Even though he never could reach the heights that his father, Vinoo, attained, Mankad possessed a clever cricketing brain which he would utilise later in his career as a leader of various teams, including Mumbai, to script the downfall of their opponents.
As a batsman, Mankad's career was staggered across a decade, where he played as high as an opener to as low as a No. 8, but he failed to establish himself and only played 22 Tests, between 1969 and 1978, scoring 991 runs. He made an impact against Bill Lawry's Australians in his debut season in 1969-70, compiling four half-centuries. His 97 in the third Test in New Delhi, also his highest Test score, helped India square the series 1-1. However, he managed only two more fifties in what turned out to be an unfulfilled Test career. He retired from first-class cricket in 1982-83, compiling 12980 runs at an impressive average of 50.90. He scored 44 in his only ODI, against England at The Oval.

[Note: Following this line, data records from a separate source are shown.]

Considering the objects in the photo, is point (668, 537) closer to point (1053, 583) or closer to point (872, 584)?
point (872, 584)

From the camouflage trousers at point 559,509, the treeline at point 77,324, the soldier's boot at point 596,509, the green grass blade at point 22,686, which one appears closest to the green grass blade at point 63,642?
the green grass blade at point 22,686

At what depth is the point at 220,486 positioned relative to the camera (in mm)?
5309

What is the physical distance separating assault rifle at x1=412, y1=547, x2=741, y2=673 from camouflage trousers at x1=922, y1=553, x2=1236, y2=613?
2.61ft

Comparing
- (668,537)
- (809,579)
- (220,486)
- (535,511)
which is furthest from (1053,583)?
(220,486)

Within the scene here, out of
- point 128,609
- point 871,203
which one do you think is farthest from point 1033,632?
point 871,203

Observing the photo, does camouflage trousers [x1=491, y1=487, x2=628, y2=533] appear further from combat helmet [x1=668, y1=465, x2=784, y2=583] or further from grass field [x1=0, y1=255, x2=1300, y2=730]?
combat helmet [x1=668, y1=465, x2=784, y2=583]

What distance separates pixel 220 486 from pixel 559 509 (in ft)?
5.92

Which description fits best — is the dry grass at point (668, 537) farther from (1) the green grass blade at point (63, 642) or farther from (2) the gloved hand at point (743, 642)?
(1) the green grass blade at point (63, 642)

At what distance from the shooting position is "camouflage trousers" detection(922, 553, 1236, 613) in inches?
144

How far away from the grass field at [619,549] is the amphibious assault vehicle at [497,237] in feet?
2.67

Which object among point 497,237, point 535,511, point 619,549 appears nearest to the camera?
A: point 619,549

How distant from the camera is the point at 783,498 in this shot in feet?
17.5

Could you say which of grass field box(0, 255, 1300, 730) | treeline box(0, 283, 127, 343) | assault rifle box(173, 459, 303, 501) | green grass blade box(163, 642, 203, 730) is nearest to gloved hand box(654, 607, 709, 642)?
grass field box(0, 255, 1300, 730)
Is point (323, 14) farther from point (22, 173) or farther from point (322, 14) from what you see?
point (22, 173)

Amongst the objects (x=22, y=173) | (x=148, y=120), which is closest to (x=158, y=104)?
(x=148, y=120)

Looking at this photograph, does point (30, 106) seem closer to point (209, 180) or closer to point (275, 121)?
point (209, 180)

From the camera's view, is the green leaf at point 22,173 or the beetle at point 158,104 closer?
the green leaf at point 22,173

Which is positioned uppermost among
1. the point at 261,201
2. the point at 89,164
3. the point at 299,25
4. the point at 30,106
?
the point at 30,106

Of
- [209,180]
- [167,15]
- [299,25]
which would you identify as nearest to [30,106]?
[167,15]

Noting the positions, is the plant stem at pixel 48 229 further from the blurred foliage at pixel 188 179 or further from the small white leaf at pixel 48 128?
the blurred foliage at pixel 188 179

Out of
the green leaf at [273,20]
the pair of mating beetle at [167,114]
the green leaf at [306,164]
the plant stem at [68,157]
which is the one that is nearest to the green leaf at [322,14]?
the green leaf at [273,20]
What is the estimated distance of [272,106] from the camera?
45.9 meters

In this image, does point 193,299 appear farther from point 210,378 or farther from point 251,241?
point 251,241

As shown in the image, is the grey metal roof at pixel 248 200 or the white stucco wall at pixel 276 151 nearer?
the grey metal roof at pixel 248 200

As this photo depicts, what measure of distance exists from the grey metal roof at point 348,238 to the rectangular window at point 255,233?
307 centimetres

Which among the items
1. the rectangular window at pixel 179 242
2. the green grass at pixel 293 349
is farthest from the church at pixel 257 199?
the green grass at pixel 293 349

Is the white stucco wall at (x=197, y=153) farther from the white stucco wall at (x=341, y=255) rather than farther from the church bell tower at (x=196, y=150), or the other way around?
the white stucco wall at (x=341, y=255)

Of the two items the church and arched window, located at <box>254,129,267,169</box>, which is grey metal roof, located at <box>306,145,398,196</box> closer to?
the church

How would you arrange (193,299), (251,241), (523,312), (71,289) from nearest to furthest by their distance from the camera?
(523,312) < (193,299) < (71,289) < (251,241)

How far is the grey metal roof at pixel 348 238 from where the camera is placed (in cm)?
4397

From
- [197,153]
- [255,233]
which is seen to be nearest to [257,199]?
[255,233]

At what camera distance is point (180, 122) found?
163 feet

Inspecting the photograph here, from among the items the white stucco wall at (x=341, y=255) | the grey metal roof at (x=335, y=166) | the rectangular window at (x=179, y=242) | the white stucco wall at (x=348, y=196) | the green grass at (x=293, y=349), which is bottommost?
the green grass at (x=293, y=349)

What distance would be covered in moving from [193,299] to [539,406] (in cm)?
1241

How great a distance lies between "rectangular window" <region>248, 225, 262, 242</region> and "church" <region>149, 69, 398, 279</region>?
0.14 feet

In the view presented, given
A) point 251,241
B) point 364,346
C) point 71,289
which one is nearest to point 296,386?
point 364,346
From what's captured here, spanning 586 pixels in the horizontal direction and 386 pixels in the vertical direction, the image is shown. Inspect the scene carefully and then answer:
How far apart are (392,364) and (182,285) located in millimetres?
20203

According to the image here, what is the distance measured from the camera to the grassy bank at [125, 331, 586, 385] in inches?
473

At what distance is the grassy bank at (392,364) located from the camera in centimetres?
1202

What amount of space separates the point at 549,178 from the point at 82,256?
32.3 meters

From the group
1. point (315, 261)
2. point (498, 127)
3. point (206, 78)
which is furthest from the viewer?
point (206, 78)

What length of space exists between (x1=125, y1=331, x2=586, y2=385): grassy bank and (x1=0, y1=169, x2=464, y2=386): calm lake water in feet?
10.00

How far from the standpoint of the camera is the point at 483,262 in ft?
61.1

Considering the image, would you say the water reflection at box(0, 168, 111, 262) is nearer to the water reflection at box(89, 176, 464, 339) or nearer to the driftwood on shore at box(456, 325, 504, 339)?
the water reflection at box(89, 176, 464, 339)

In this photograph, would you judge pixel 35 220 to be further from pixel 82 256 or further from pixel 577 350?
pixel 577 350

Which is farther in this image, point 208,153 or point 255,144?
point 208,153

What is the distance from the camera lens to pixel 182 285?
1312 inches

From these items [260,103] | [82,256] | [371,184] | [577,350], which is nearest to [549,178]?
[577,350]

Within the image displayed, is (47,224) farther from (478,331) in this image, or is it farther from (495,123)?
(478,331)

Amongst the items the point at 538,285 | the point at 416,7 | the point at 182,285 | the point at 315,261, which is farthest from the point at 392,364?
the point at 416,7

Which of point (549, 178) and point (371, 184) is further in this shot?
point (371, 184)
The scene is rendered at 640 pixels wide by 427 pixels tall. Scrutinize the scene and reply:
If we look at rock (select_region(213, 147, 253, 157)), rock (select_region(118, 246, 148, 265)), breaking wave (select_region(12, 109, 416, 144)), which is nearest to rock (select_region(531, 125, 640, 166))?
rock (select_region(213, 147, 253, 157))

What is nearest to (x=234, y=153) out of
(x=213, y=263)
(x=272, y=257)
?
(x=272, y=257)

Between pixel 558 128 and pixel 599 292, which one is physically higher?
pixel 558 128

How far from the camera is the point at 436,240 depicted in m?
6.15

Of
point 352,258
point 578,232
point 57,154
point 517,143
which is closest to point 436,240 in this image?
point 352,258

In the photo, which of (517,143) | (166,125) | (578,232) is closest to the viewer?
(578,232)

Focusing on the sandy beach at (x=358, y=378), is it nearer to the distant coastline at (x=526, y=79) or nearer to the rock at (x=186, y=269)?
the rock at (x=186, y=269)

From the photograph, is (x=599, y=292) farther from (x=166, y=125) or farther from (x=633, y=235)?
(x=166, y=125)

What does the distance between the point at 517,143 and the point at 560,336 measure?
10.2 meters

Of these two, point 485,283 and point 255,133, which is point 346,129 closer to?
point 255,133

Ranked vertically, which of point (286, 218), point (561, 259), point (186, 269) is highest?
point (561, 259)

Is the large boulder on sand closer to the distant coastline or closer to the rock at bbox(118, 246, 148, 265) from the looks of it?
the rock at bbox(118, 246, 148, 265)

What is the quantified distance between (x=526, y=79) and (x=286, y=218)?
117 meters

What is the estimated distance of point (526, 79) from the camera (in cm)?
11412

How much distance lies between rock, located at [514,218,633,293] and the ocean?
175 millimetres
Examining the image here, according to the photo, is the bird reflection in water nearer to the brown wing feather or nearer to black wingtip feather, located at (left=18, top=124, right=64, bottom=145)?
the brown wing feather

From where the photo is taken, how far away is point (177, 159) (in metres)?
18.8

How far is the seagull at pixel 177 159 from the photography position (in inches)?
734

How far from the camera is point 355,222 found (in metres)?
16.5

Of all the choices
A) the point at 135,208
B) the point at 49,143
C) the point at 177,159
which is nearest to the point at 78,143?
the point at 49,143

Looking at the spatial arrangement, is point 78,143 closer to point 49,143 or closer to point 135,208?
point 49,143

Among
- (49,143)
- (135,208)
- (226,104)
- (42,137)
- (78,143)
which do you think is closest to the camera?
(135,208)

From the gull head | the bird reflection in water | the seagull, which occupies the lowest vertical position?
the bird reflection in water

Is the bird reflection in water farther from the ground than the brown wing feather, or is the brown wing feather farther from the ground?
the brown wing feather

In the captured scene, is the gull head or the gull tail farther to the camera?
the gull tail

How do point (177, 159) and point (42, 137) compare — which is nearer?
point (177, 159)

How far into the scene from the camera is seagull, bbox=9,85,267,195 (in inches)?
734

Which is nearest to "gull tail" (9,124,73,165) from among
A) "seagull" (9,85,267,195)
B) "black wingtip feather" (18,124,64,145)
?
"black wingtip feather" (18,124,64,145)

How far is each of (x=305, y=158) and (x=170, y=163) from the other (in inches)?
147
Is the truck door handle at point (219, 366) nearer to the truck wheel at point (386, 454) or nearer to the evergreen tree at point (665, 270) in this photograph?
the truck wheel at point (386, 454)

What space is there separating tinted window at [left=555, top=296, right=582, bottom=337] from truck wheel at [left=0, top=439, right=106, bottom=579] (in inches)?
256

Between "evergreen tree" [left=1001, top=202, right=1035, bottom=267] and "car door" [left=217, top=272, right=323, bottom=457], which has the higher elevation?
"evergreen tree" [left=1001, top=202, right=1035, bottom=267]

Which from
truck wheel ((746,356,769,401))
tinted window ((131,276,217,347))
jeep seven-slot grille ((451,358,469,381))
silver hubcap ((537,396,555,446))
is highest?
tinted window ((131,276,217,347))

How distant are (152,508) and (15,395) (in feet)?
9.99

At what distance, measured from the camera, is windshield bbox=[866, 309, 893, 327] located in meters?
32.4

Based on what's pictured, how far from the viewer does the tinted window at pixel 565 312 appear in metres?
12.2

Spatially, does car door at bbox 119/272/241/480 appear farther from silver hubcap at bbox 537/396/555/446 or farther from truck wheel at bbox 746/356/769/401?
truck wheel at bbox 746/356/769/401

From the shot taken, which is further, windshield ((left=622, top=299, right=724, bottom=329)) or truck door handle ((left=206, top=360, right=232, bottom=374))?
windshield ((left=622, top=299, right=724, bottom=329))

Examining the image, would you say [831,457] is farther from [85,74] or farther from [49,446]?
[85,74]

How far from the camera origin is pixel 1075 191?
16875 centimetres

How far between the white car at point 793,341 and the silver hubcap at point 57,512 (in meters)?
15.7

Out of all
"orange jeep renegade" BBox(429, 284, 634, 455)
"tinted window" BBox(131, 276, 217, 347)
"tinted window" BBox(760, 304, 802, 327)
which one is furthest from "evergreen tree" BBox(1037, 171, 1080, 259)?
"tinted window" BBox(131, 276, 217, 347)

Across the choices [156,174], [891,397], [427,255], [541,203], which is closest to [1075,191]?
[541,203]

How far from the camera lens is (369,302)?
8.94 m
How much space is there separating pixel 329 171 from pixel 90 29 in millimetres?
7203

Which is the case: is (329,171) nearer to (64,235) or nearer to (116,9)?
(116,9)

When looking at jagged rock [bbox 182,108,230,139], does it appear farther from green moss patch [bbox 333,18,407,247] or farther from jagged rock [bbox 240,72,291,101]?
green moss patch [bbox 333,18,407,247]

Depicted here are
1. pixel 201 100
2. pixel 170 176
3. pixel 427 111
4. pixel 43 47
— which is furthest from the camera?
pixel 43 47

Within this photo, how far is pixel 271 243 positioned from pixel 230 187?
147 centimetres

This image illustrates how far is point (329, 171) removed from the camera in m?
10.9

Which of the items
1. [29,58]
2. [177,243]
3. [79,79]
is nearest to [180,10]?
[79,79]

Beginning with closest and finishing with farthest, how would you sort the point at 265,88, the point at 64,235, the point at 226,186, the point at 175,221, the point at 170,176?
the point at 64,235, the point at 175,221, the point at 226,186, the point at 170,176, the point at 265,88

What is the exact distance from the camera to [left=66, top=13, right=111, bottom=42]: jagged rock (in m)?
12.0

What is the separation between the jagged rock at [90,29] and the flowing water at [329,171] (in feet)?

"Indian cricket lost one of its stalwarts when Ashok Mankad passed away earlier today," Niranjan Shah, the BCCI secretary, said. "He was a gifted batsman, an outstanding captain, and a respected cricket guru. An individual who dedicated his life to the sport, 'Kaka' will be missed by every single follower of cricket in this country."
"I was shocked to hear the sad news of the demise of Ashok Mankad, former Test cricketer," Sharad Pawar, the BCCI president, said. "In the passing away of Ashok Mankad, the cricketing fraternity has lost a great friend, philosopher and guide."
Vasu Paranjpe, another Mumbai legend and Mankad's contemporary, thought Mankad never did "justice to his batting career". But Paranjpe had no doubt about Mankad's leadership skills.
"He was one of the best captains Mumbai had," Paranjpe said. "He was a clever player and shrewd leader."
Mankad's legend as a captain was first established at Mafatlal's in Mumbai's premier corporate tournament where he led the likes of former India players Eknath Solkar and Brijesh Patel before captaining Mumbai. Here he worked out strategies in company of Sunil Gavaskar and Dilip Vengsarkar to carry forward Mumbai's supremacy on the domestic front.
After his playing career, Mankad quickly moved to coaching. He was manager of the Indian team in 1982, at a time when the post involved a coaching element, though he was not in the reckoning when India moved into the era of full-time coaches. At the domestic level, Mankad coached Madhya Pradesh, Railways and Mumbai with Baroda being his last assignment. Mankad coached Mumbai to a Ranji Trophy title in 2000 and came close once again with Baroda in 2006-07. The hosts had Mumbai reeling at 0 for 5 in the semi-finals but failed to drive home the advantage and eventually lost the match.
Mankad is survived by his wife Nirupama, and two sons, Mihir and Harsh.